The so called Blue Dog Democrats have perfected their modus operandi to a tee. They preach moderation and it worked to get them elected. Time and again, however, they vote almost unanimously along Party lines when their vote is crucial to the fate of a liberal proposal. When the leadership does not need their vote, they are allowed off the reservation.

Senator Evan Bayh of Indiana took this centrist charade to another level when he decided not to pursue a third term, citing disapproval of partisan politics. The mainstream media and even some conservative pundits were quick to shower him with accolades, but before the Nobel Foundation rushes to bestow upon him the coveted Nobel Peace Prize, it is worth pointing out the absurdity of all this, especially as it applies to ObamaCare. Granted he is not on the left fringes like most of his Democratic colleagues. But Mr. Bipartisan give me a break!

It should be noted that before the special election of Republican Scott Brown, Bayh was one of sixty Senators in Mr. Obama’s camp. Each was as important as the next in maintaining the left’s sixty vote filibuster proof super majority needed to pass ObamaCare. The unique position gave each senator, including Senator Bayh, incredible leverage to hold hostage the president’s agenda. The refusal of any single Senator to play ball with the team would have made ObamaCare DOA. While colleagues sought CornHusker Kickbacks and Louisiana Purchases, had Mr. Bayh genuinely wanted bipartisanship, he had ample opportunity to demand it. He could have insisted the administration reach out to Republicans or at least throw them a bone. He could have refused to support a bill that did not include popular conservative ideas such as real tort reform or insurance competition across state lines or portability. Senator Bayh stood quiet.

After Democrats lost their supermajority, it became obvious they were going to use Reconciliation, the so called nuclear option, the most partisan method imaginable, to ram through an unpopular government takeover of one sixth of the American economy. The silence from this champion of bipartisanship was again deafening.

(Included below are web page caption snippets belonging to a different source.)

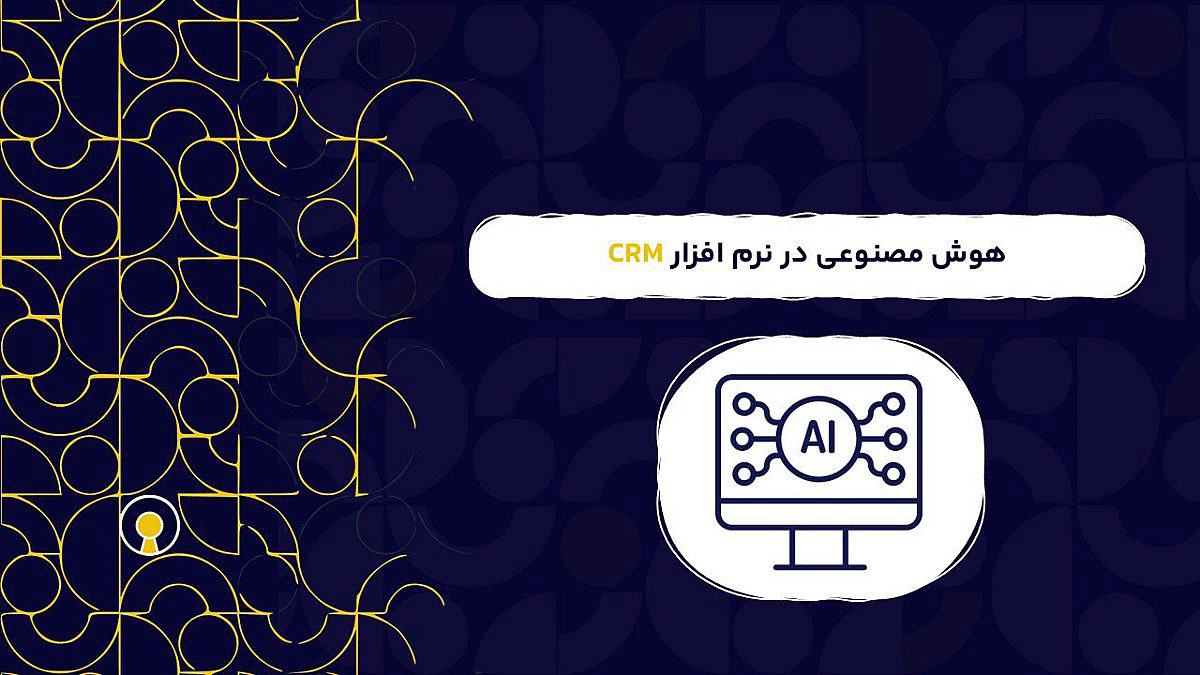 هوش مصنوعی در نرم افزار CRM | مزایای هوش مصنوعی در نرم افزار سی آر ام
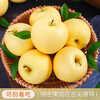 Huang Yuanshuai Apple Fruit 5 Jin Jin Shuai Extra Large Fresh Noodles Old Man Yellow Banana Free Shipping Orchard Straight Hair 4.5-5 Jin Pack 80mm-85mm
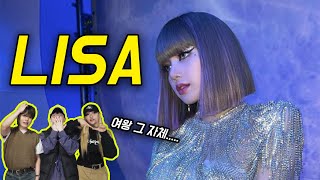 Who's the best dancing girl? Male and female dancers react to BLACKPINK's Lisa's dance.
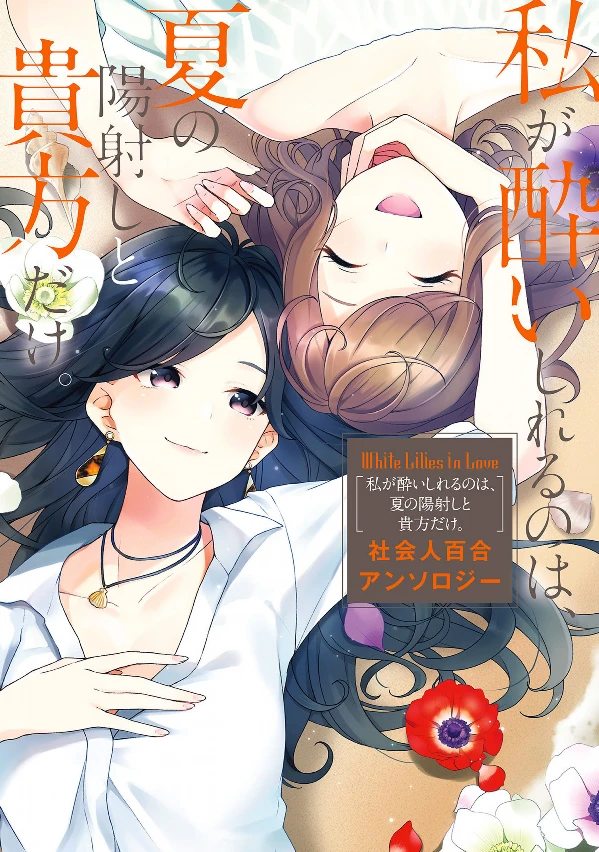マンガ: White Lilies in Love: Watashi ga Yoishireru no wa, Natsu no Hizashi to Anata dake Shakaijin Yuri Anthology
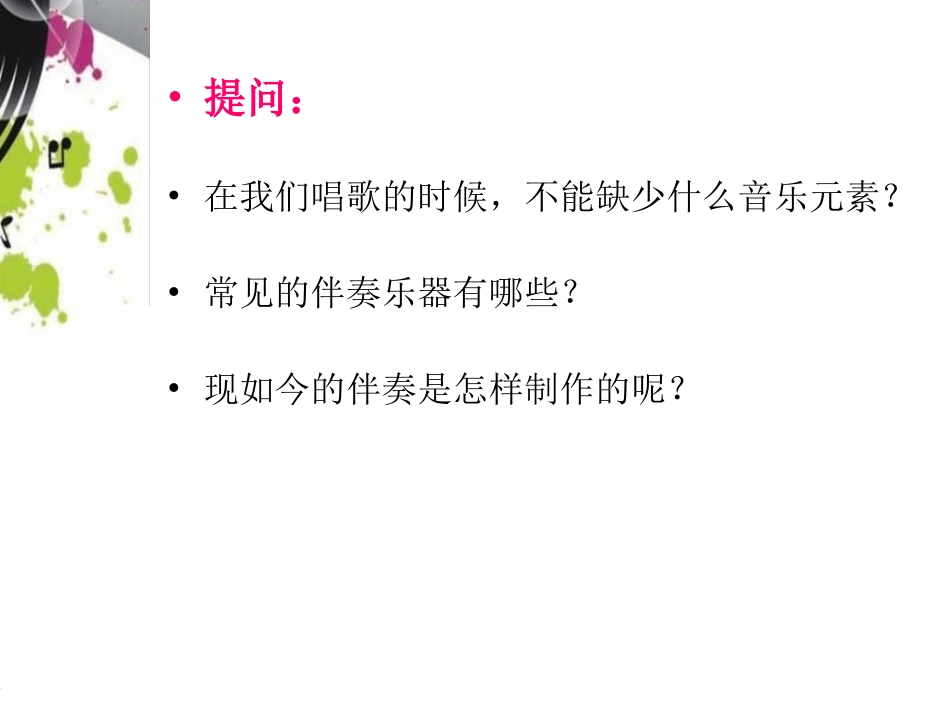 第三单元瑰丽的电声_第2页
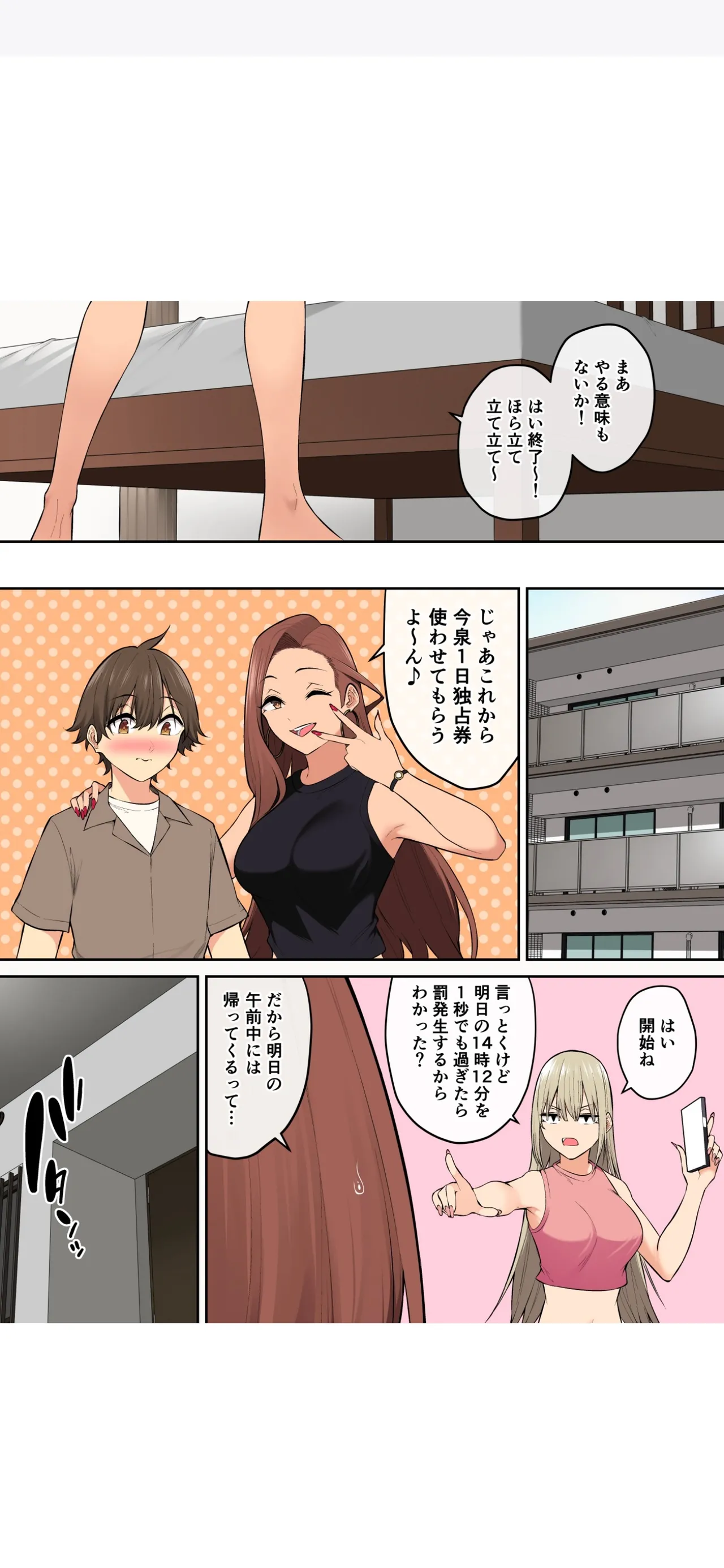 今泉ん家はどうやらギャルの溜まり場になってるらしい7 Page.53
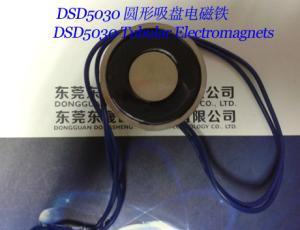 Sucker Solenoids︱Tubular Electromagnets︱Robot Electromagnets︱Binding machine Electromagnet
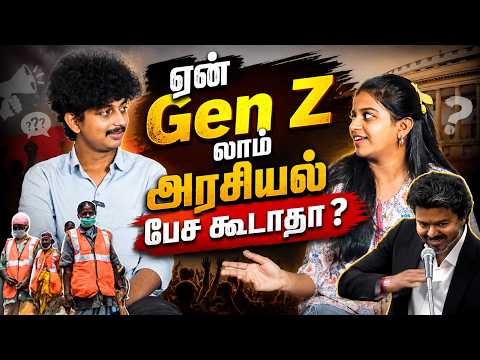 தூய்மை பணியாளர்களைக் கண்டுகொள்ளாத முதல்வர் விஜய் ? 🏛️⚠️
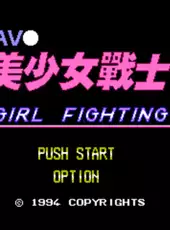 AV Bishoujo Senshi Girl Fighting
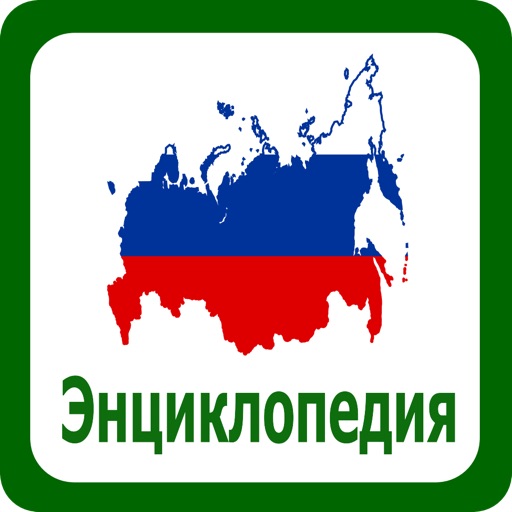 Pусский Wiki Offline / Wikipedia in Russian icon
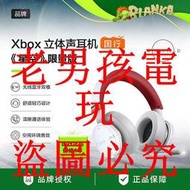 【國行】微軟Xbox無線耳機 星空限量版 立體聲耳機 無線藍牙耳機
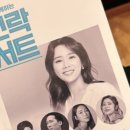 (공연) 신영숙&MUSE와 함께하는 여민락콘서트 이미지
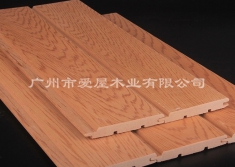 红雪松 香柏木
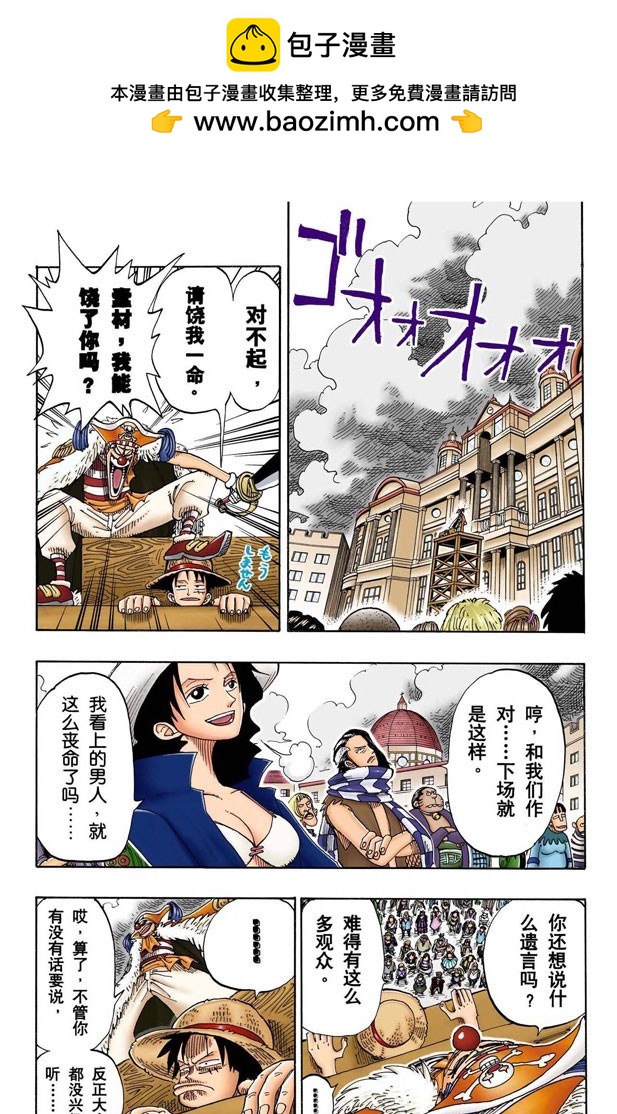 《航海王（全彩版）》路飞死了 第7页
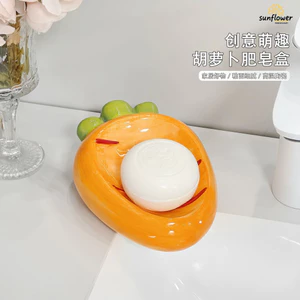 Hộp xà phòng Hoạt hình Cà rốt Bồn cầu gia đình có thể xả được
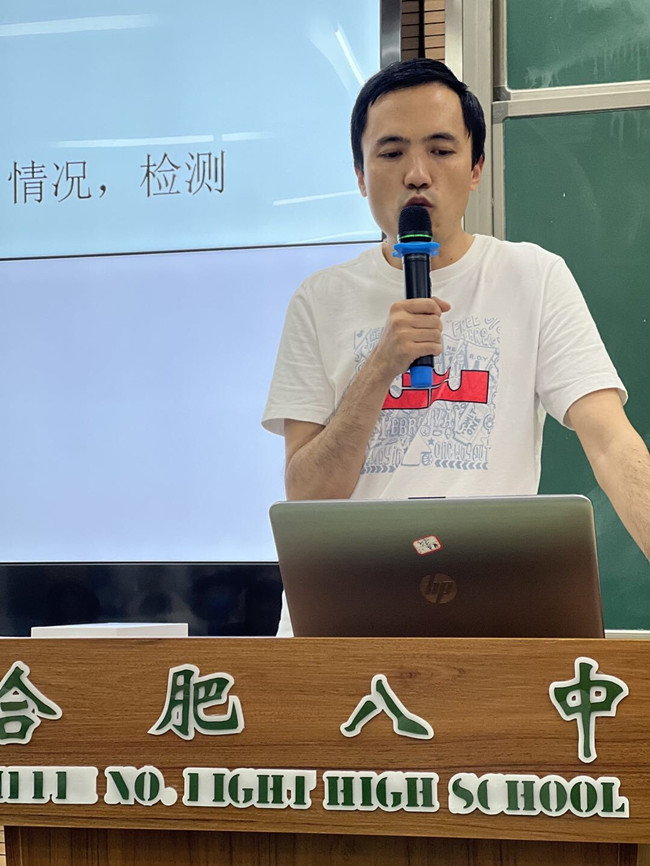 陆睿_副本.jpg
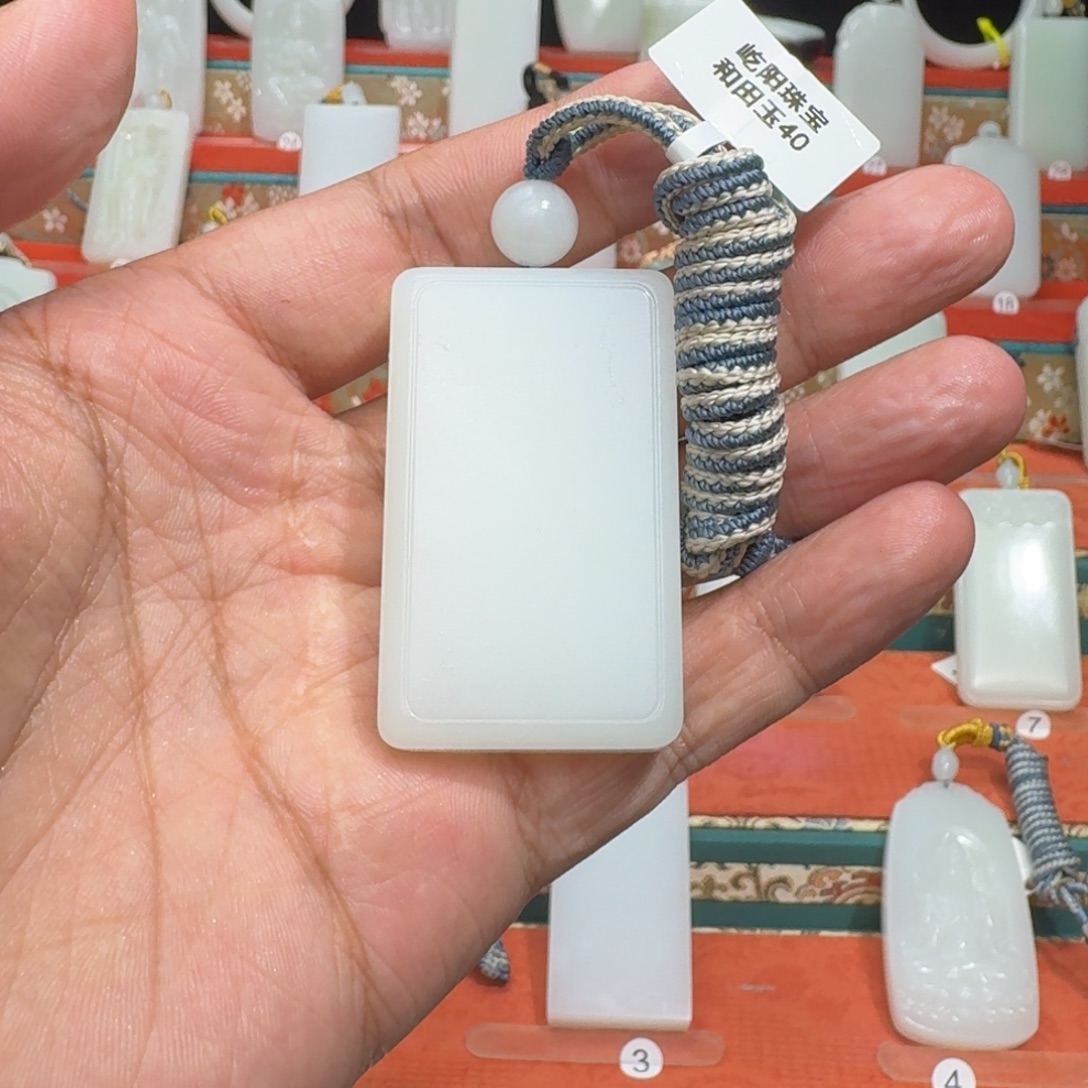 清***宁和田玉（白玉）未镶嵌颈饰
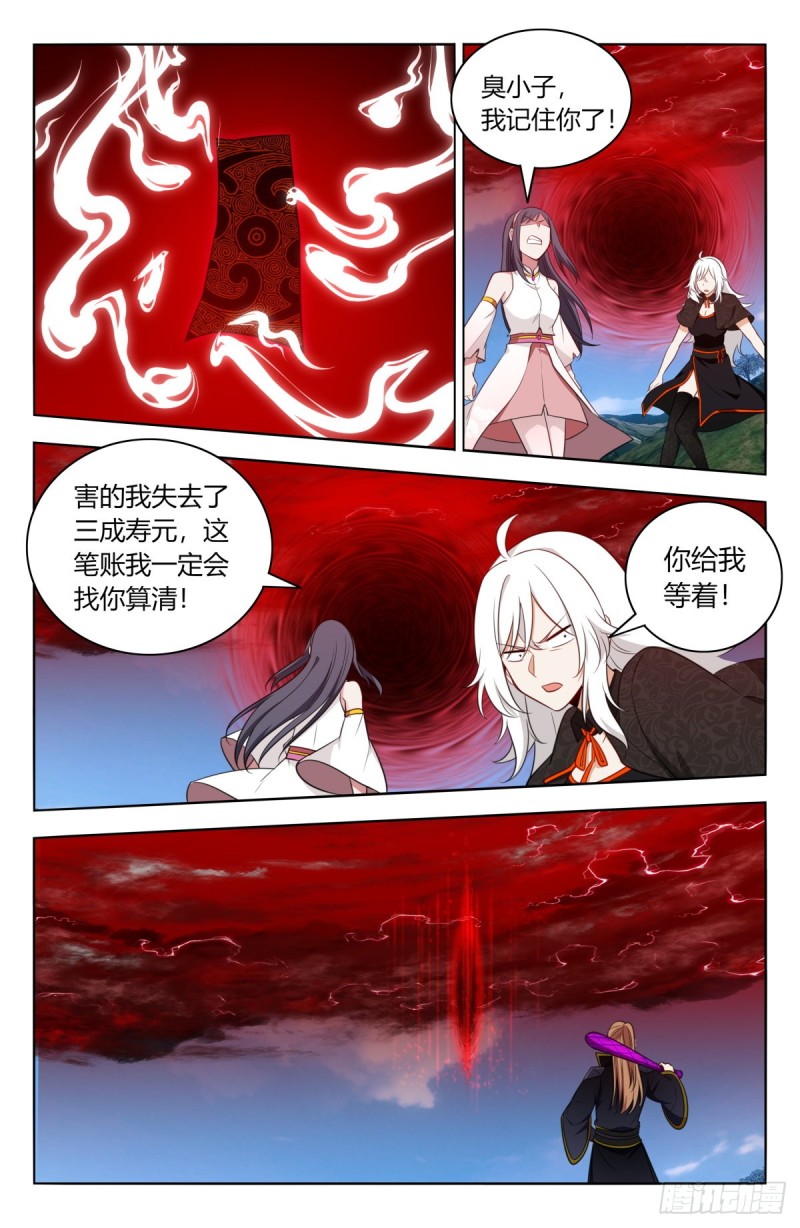 最强反套路系统韩漫全集-507红颜出世无删减无遮挡章节图片 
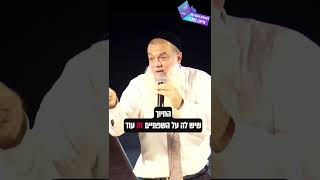 לזכות לשפע בלי גבולות - הרב יגאל כהן שליט"א (ארגון ענפים) - התמונה מוצגת ישירות מתוך אתר האינטרנט יוטיוב. זכויות היוצרים בתמונה שייכות ליוצרה. קישור קרדיט למקור התוכן נמצא בתוך דף הסרטון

This Senate Blue Dog equivalent had multiple opportunities to sink his teeth into the administration’s radical health care prescription. Where was that bipartisan voice in the wilderness? In the end Bayh voted for a bill so partisan not even Olympia Snow could support it. Again when it counted, he was no bark and no bite.

One can certainly speculate on Senator Bayh’s motives for dropping out. Either way actions speak louder than words. He indeed said all the right things at his farewell press conference, but when the cameras left and he actually had the opportunity to rebut partisanship in more than its abstract form, he brought plenty of “blue” but left the “dog” at home.

-Jason D. Fodeman, M.D. is an internal-medicine resident at the University of Connecticut. A former health-policy fellow at the Heritage Foundation, he is the author of How to Destroy a Village: What the Clintons Taught a Seventeen Year Old.